I think there’s a fair criticism to be made of open world games that they sacrifice really good level design on the altar of creating a simulated space that often acts like nothing more than a glorified loading screen. In the same way that there’s been a push back against “big messy multiplayer” games, there’s definitely a push back in the indie space against big open areas in favour of tighter levels.
It’snoteworthy that this is seen as enough of a problem that Sony built this feature and promoted it. My initial reaction was that this was another “addictive design” feature, meant to keep people on the platform. “C’mon, just 10 minutes more, keep playing”. And since it keeps them there, they are more likely to spend money. On reflection, I don’t think it’s entirely that. Games can be messy, people do use guides (See: me and my current attempt at playing Dark Souls 2) and I think there’s probably at least some genuine desire here to open up more games to more people here.

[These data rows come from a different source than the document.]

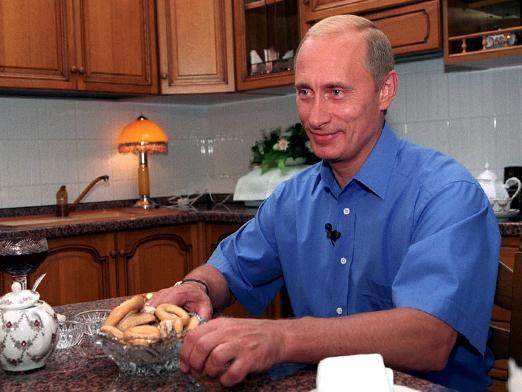 Где живет Путин как живет президент россии Политика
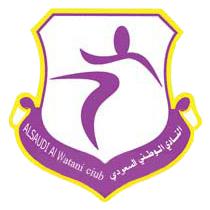 Al Watani Tabuk logo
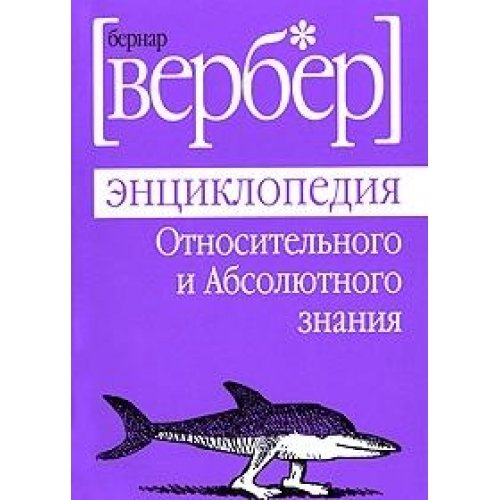 9785412002736: Entsiklopediya otnositelnogo i absolyutnogo znaniya
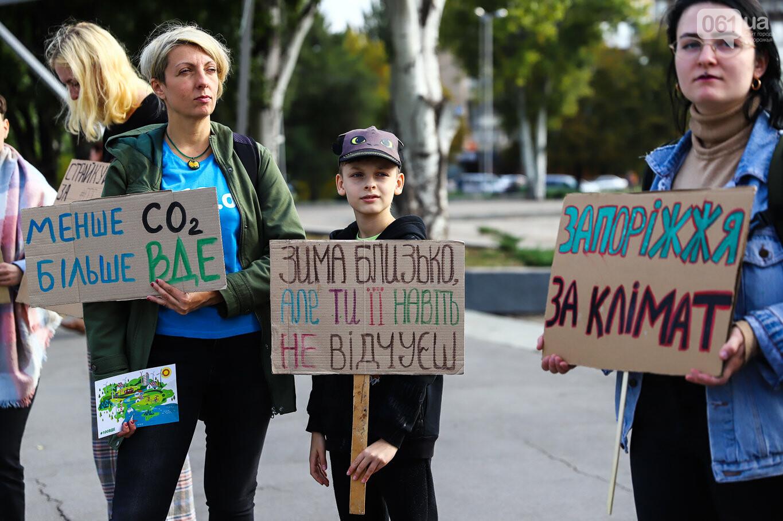 В центре Запорожья состоялась немногочисленная забастовка за климат, - ФОТОРЕПОРТАЖ, фото-4
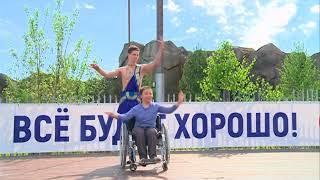 22 05 2018 Первый канал и Зоопарк Удмуртии готовят совместную акцию в Ижевске 1 июня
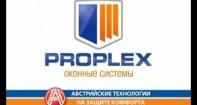 Proplex - компания по производству пластиковых окон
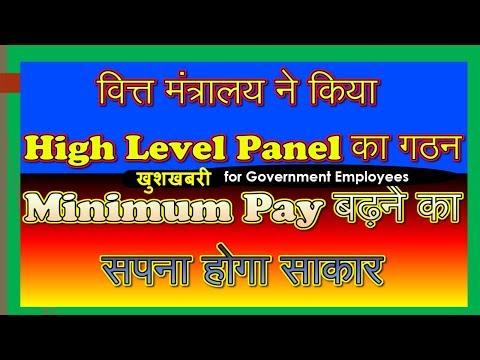 Minimum Pay बढ़ाने के लिए वित्त मंत्रालय ने High  Level Panel का गठन किया    Government Staff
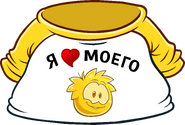 I Heart My Gold Puffle T-Shirt icon ru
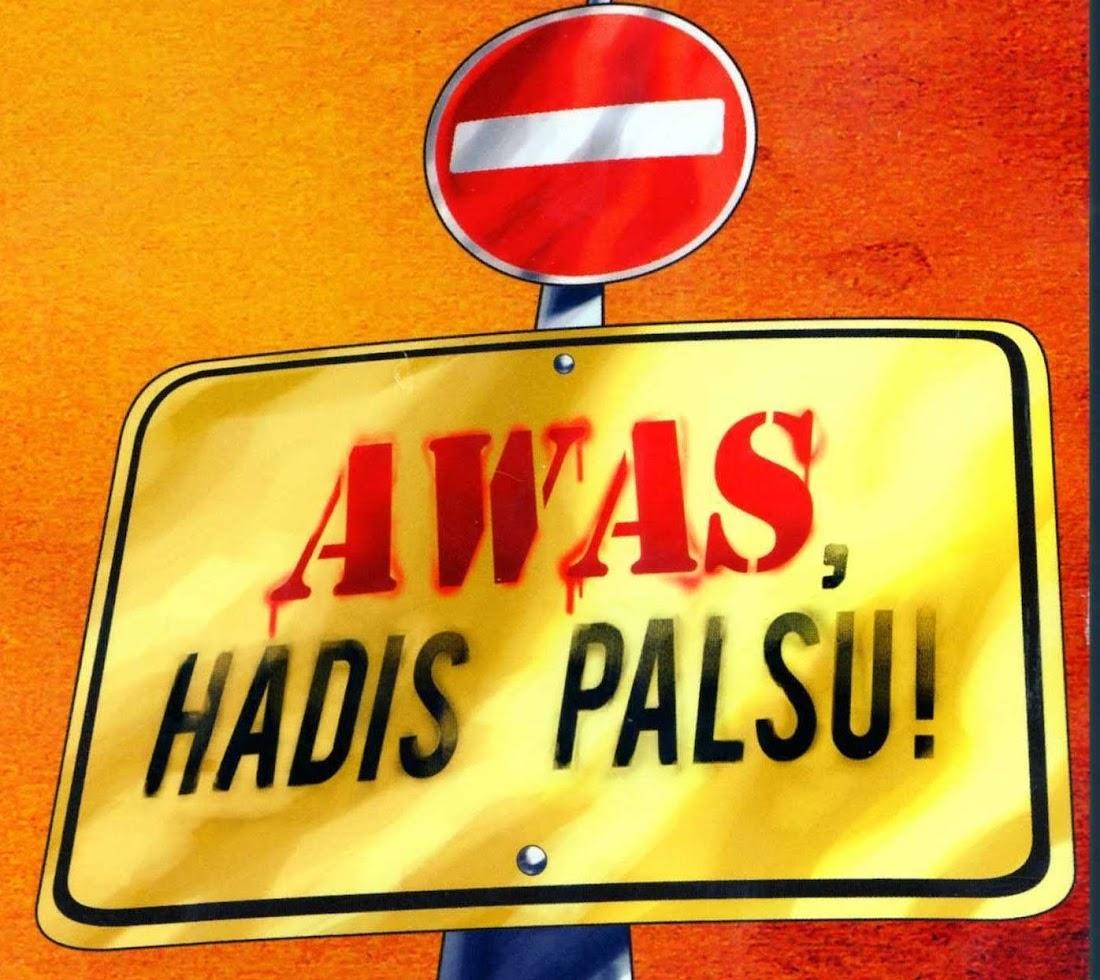 Ilmu Hadits (Hadits Shahieh dan Hadits Dla'ief)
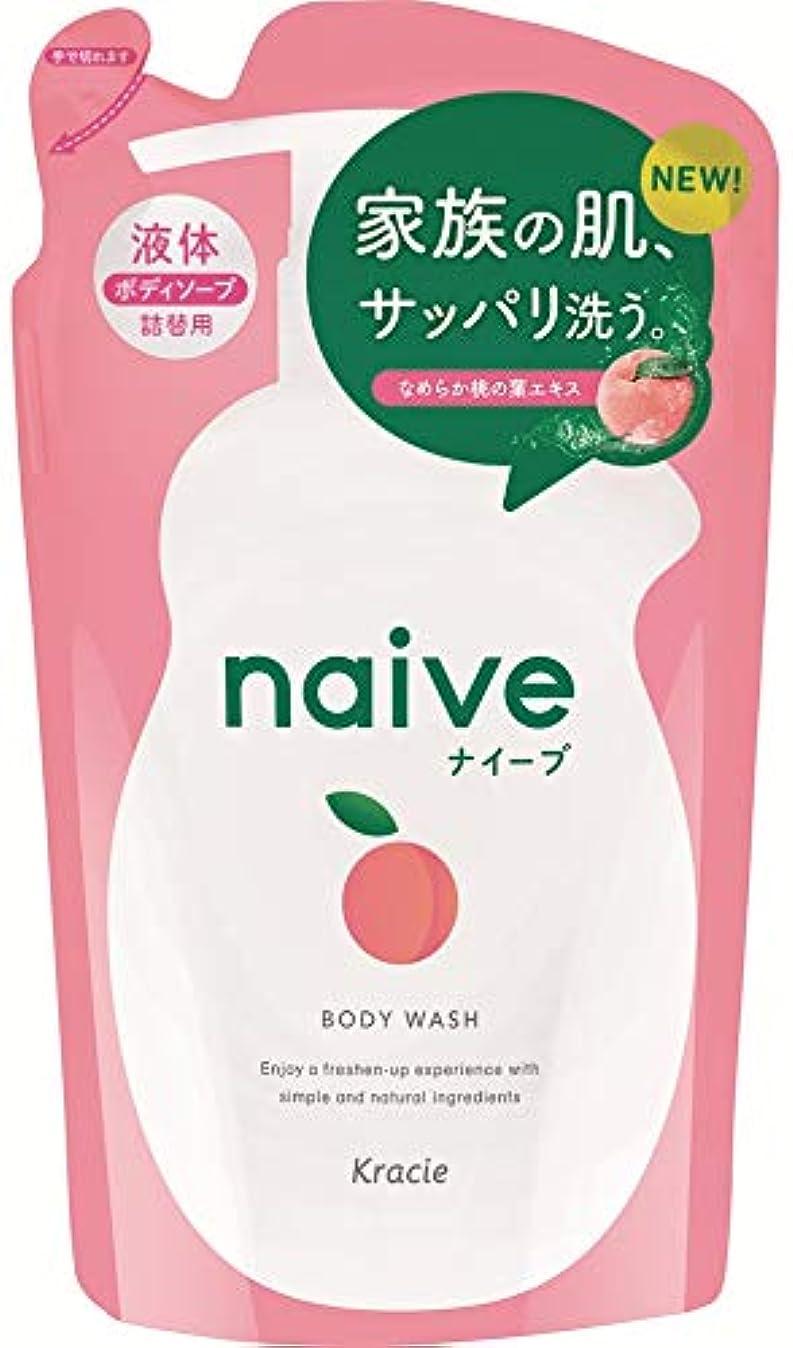 お肉倫理北米ナイーブ ボディソープ(桃の葉エキス配合)詰替用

I like the big simulated space thing, though, any I’m only a completionist in that I like to finish the main plot of a game before moving on, so I event with all that I can’t see myself using the feature much. I also don’t know how good an Assassin’s Creed would be as a series of instantly started activities. The thing that has kept me coming back to them is that feeling of how increasingly well rendered the world is, less than the verbs of play (though these are pretty good, they just fall flat after doing them for too long). And maybe if this feature adds some scrutiny and AAA studio self reflection to that problem, that’s a very good thing.